## TASK REQUIREMENTS
Line by line, repeat the material below exactly and leave the images out.

## MATERIAL PROVIDED
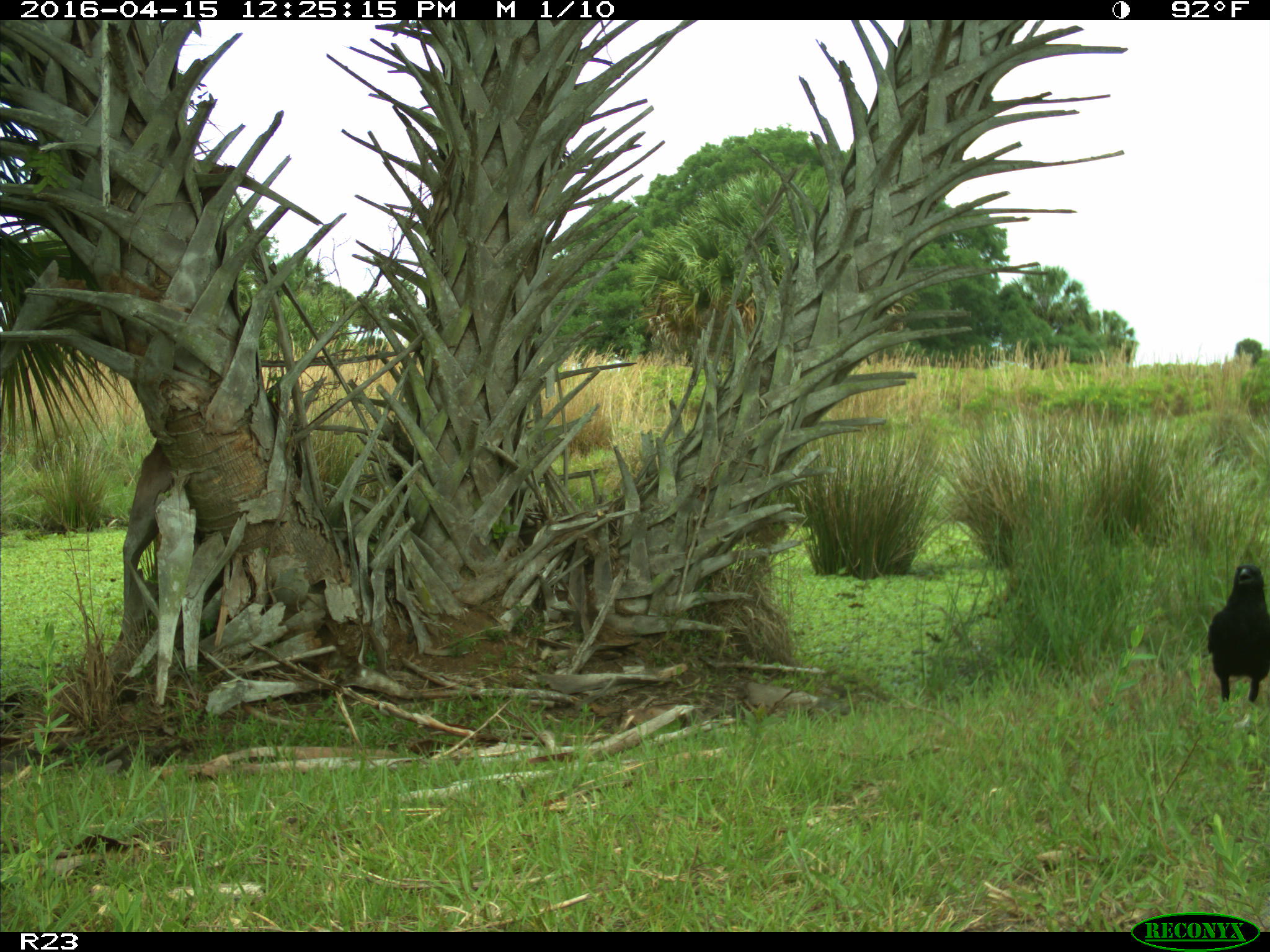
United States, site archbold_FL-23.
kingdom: Animalia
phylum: Chordata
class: Aves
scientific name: Aves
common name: birds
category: unidentified bird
Unidentified bird (birds) (Aves).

## WRITTEN ANSWER
United States, site archbold_FL-23.
kingdom: Animalia
phylum: Chordata
class: Aves
scientific name: Aves
common name: birds
category: unidentified bird
Unidentified bird (birds) (Aves).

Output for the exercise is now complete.